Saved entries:

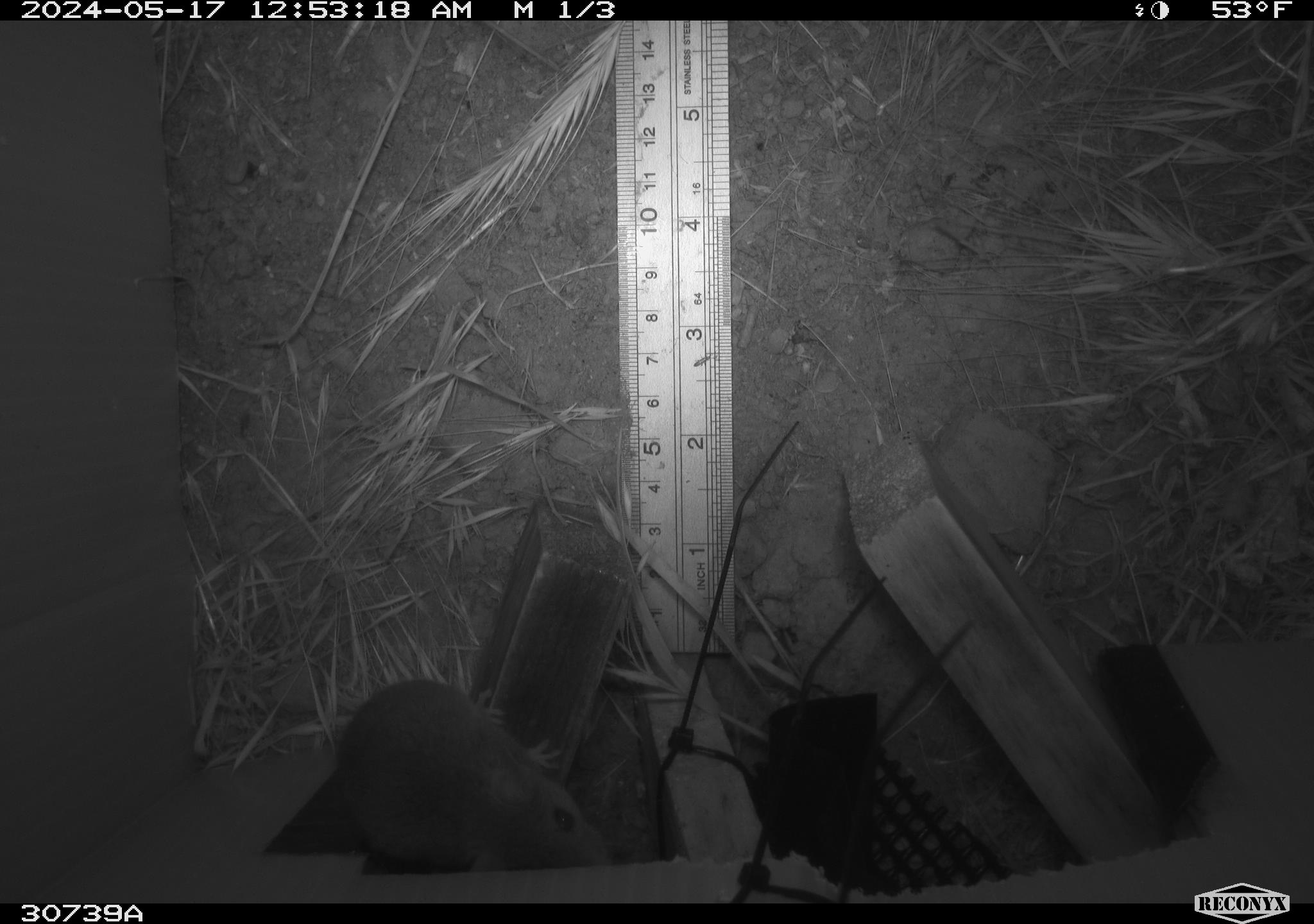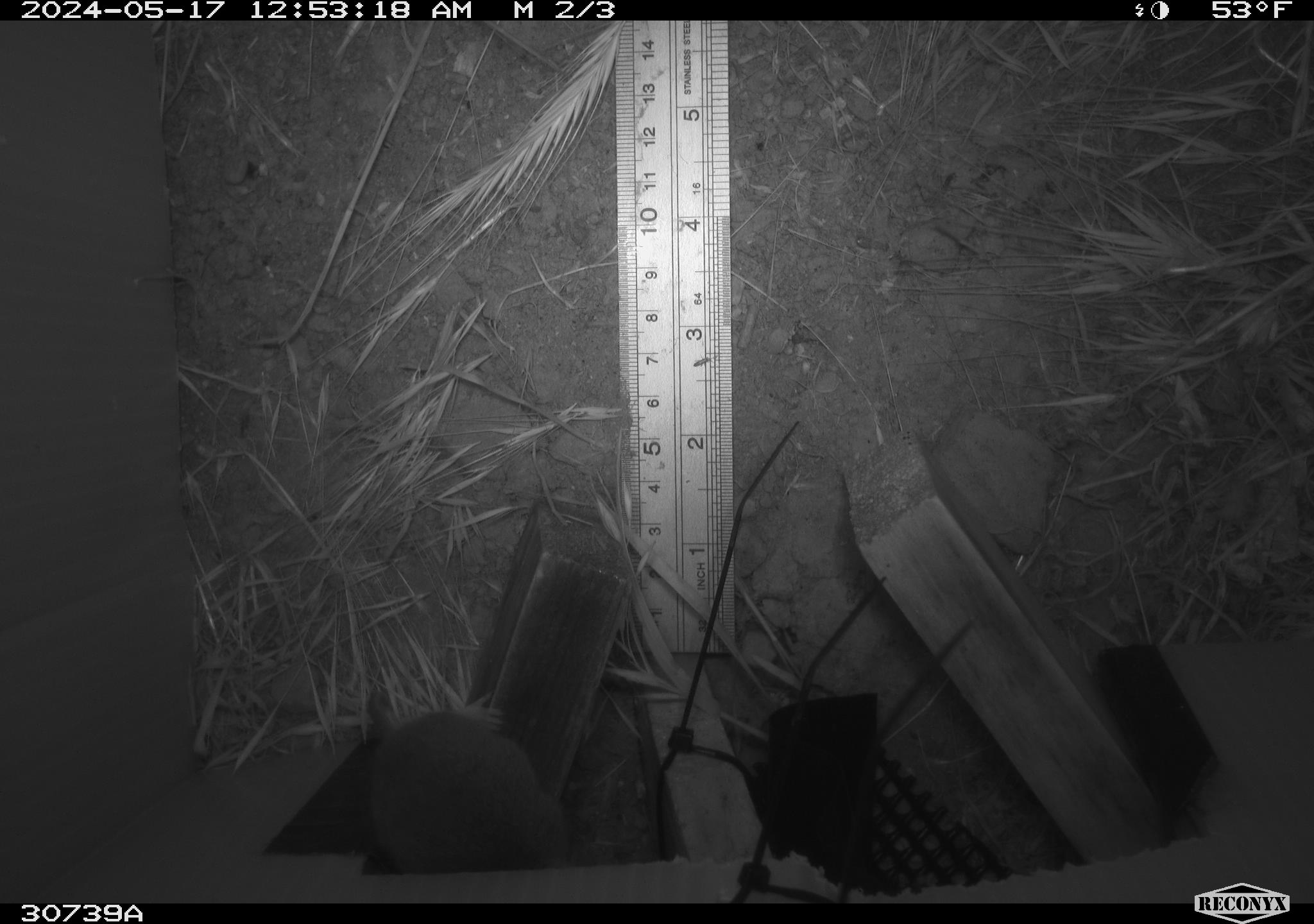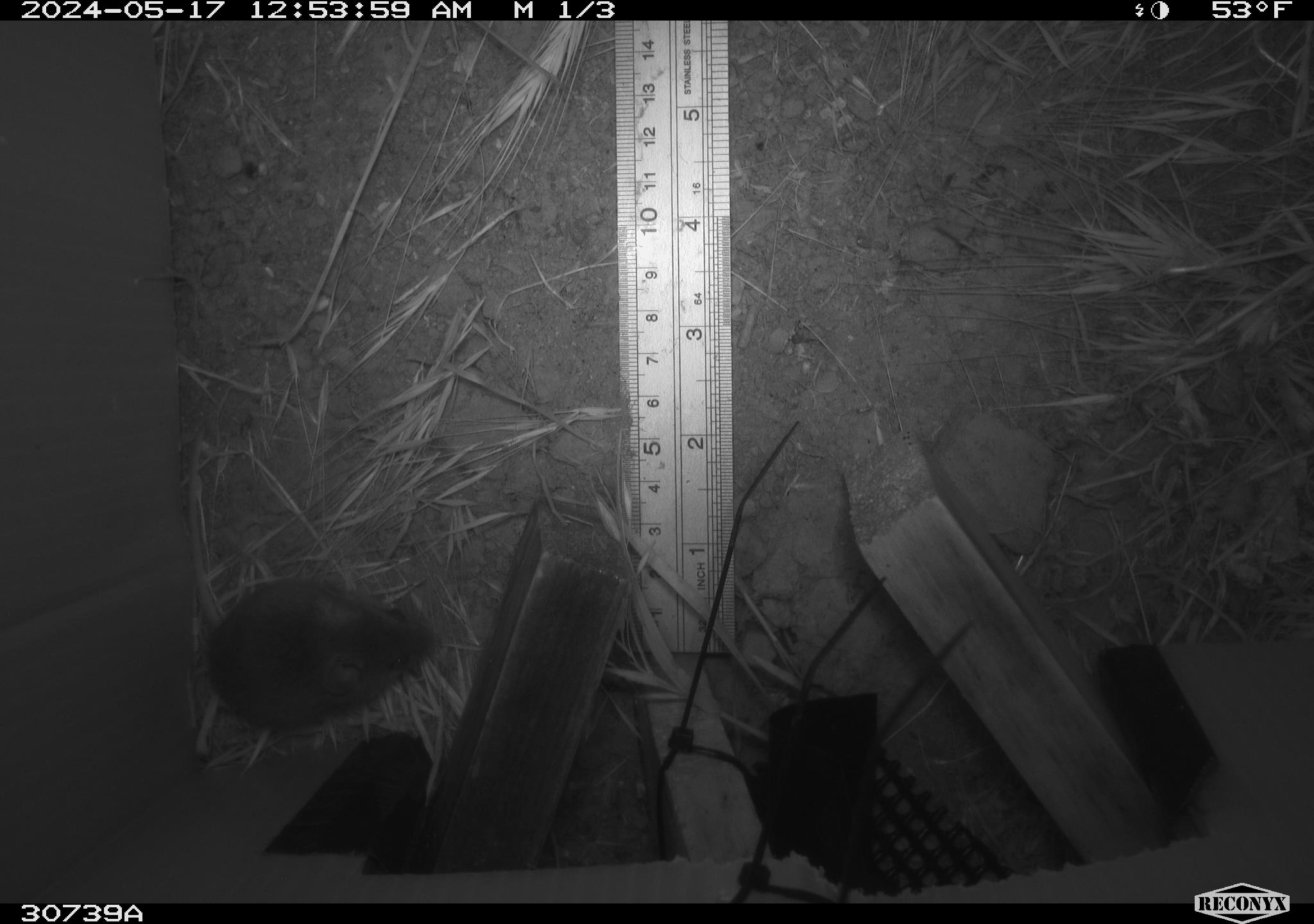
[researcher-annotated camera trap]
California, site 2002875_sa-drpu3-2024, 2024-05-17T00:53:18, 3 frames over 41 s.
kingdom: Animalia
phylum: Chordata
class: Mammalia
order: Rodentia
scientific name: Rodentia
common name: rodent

Work to complete: The task calls for every record to be transcribed exactly, with no images included.

Response area:
[researcher-annotated camera trap]
California, site 2002875_sa-drpu3-2024, 2024-05-17T00:53:18, 3 frames over 41 s.
kingdom: Animalia
phylum: Chordata
class: Mammalia
order: Rodentia
scientific name: Rodentia
common name: rodent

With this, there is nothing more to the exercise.